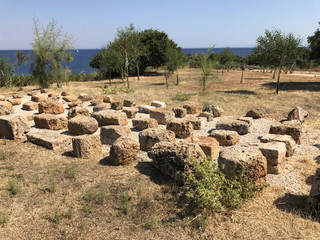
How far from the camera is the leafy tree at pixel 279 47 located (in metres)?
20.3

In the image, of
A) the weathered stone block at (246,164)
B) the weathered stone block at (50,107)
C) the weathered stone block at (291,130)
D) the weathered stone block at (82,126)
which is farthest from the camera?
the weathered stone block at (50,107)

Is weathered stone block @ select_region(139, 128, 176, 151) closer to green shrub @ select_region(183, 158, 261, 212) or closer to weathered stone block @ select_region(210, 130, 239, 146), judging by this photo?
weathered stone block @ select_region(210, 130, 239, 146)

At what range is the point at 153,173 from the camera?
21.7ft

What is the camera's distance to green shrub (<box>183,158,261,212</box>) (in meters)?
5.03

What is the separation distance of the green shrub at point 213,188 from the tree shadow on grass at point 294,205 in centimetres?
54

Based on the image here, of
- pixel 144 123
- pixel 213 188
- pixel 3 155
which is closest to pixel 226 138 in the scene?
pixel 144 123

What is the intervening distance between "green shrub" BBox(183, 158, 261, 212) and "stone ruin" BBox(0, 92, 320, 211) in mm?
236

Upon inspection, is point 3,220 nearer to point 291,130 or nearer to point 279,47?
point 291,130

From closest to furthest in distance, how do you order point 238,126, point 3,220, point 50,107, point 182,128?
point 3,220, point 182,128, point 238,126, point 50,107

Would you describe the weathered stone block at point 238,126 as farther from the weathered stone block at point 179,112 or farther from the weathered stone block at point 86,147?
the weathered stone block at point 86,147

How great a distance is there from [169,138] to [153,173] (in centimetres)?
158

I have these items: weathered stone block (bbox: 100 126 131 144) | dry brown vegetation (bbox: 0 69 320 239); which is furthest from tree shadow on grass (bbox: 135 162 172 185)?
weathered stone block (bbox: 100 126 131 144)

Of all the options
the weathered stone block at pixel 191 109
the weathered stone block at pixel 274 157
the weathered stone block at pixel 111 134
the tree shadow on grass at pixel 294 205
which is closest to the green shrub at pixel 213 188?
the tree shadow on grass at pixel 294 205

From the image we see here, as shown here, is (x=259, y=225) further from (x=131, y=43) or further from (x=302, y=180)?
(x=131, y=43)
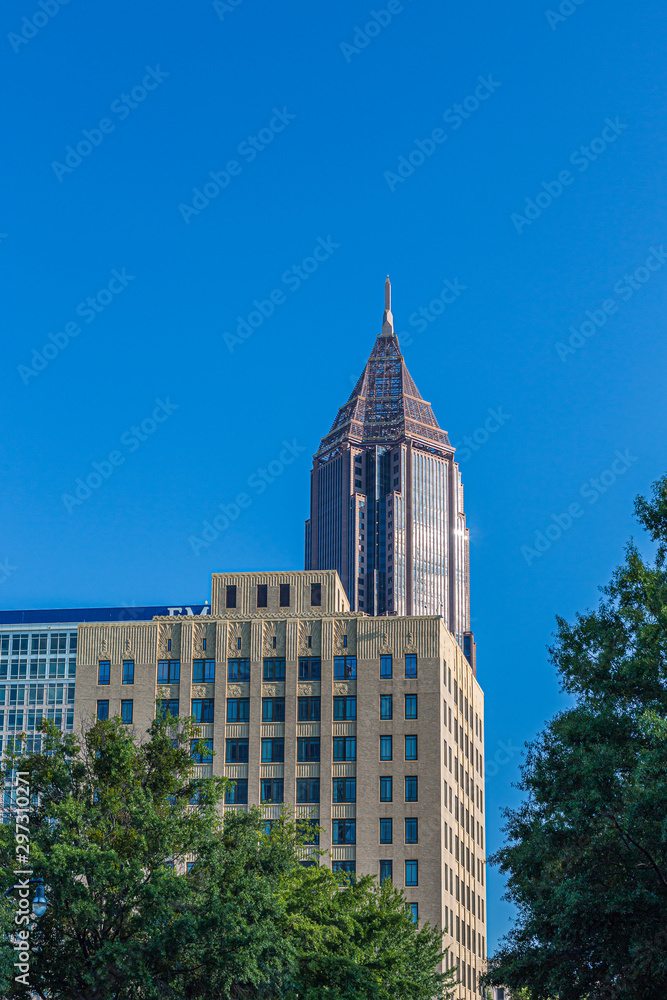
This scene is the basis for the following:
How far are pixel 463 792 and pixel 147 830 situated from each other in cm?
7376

──────

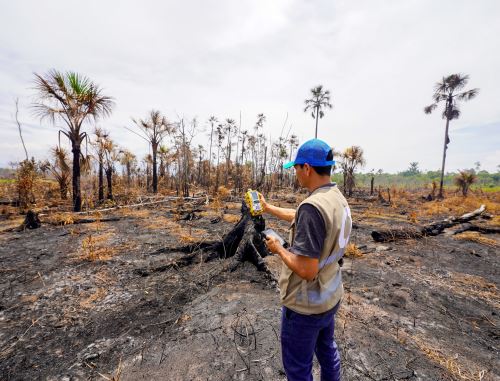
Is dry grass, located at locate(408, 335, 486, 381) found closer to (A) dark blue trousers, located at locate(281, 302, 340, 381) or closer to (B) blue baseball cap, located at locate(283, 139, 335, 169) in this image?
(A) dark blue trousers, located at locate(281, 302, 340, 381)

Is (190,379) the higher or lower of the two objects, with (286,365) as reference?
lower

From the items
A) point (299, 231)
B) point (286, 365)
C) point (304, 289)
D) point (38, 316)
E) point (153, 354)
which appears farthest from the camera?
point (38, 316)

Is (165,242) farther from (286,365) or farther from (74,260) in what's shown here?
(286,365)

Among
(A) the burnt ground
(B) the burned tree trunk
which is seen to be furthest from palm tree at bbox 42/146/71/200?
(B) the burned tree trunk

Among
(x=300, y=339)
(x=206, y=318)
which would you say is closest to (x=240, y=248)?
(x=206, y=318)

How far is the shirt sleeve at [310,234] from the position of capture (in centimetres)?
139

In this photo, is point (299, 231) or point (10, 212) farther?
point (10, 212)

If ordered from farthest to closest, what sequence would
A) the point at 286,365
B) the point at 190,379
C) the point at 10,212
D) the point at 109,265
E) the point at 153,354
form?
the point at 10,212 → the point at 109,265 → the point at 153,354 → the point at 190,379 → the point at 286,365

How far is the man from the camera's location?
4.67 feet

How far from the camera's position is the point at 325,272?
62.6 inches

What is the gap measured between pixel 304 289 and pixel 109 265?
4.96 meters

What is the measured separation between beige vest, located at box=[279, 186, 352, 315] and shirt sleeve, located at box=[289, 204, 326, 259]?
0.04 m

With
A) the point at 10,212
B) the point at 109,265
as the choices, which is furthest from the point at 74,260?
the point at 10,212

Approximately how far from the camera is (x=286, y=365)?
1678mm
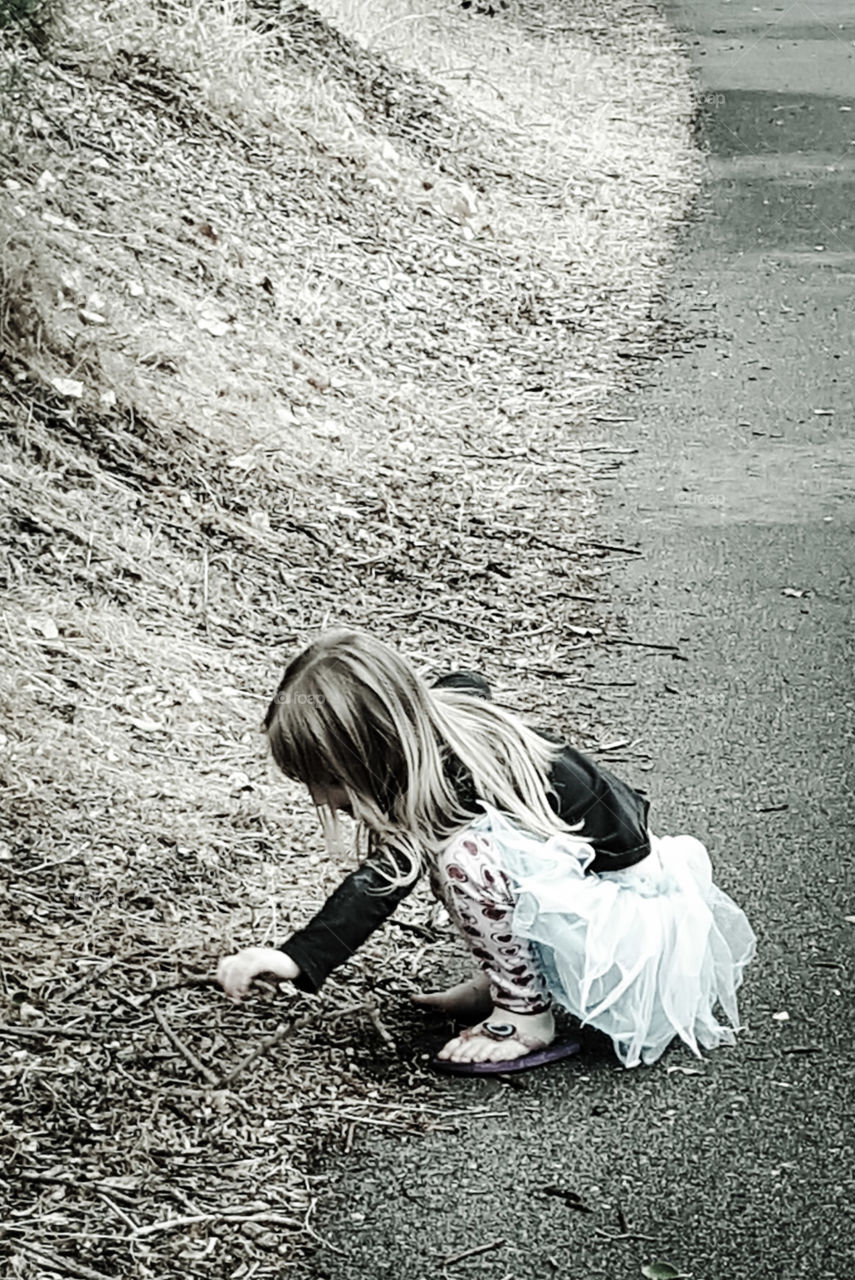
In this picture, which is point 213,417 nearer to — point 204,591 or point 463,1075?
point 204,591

──────

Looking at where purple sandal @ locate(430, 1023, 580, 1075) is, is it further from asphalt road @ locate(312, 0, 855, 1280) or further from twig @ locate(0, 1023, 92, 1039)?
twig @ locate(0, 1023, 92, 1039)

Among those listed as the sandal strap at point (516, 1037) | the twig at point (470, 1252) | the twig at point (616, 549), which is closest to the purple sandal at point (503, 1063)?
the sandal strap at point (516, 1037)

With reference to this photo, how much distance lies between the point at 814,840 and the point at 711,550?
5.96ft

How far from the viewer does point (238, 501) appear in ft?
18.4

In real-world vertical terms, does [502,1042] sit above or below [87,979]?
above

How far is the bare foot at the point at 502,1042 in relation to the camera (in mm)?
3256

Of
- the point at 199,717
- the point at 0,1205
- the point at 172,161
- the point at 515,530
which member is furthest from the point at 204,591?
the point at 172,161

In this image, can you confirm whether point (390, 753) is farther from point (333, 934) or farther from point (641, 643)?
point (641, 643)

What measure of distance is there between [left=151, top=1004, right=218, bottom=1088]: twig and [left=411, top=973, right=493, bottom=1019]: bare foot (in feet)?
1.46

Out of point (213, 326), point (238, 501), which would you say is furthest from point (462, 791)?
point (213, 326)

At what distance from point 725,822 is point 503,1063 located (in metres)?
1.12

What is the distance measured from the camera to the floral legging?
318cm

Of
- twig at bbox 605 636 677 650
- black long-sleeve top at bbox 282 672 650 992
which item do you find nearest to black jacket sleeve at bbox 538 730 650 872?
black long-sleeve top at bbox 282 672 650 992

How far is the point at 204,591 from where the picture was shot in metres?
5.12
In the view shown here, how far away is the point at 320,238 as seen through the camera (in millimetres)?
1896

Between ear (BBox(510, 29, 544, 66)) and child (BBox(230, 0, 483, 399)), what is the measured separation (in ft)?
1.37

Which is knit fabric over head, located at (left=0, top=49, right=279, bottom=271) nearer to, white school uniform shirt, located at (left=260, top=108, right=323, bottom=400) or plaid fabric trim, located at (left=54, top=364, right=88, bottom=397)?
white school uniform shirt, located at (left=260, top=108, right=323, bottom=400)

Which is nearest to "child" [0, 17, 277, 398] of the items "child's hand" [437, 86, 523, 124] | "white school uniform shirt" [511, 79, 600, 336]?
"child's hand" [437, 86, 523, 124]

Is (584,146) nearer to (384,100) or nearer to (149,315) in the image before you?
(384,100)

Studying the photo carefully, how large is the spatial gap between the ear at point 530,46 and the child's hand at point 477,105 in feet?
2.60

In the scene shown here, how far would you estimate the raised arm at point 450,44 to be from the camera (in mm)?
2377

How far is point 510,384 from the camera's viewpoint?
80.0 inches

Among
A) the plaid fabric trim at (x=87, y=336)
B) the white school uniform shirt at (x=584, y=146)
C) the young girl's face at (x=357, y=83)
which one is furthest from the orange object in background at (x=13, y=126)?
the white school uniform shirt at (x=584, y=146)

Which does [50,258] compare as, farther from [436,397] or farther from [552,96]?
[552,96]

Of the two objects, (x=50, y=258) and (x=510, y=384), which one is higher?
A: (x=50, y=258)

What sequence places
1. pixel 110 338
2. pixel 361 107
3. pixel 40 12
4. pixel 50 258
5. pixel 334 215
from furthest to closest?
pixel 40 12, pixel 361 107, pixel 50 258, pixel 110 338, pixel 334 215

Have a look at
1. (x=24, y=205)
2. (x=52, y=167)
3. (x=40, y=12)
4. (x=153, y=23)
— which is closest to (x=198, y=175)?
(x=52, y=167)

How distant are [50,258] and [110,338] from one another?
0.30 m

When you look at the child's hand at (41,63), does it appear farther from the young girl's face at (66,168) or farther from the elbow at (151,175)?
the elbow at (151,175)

──────

_Work required_
Reproduce everything from the line containing "Is (584,146) nearer" down to the line containing "A: (x=50, y=258)", substituting "viewer" for every "camera" and leaving all else as it is.

_Output below_
Is (584,146) nearer to (384,100) or nearer to (149,315) in the image before you?
(384,100)

Studying the photo carefully, how large is the spatial gap between the ear at point 530,46 and the child's hand at point 477,105 in feet?
2.60

In the scene shown here, how far would you estimate the raised arm at point 450,44 to be from the viewer (in mm)?
2377

How far is point 510,384 from the viewer's viewpoint?
80.0 inches

Among
A) the plaid fabric trim at (x=87, y=336)
B) the white school uniform shirt at (x=584, y=146)
C) the young girl's face at (x=357, y=83)
which one is furthest from the orange object in background at (x=13, y=126)?
the white school uniform shirt at (x=584, y=146)

Which does [50,258] compare as, farther from [436,397] or farther from [552,96]?
[552,96]

Of the two objects, (x=50, y=258) and (x=510, y=384), which one is higher?
A: (x=50, y=258)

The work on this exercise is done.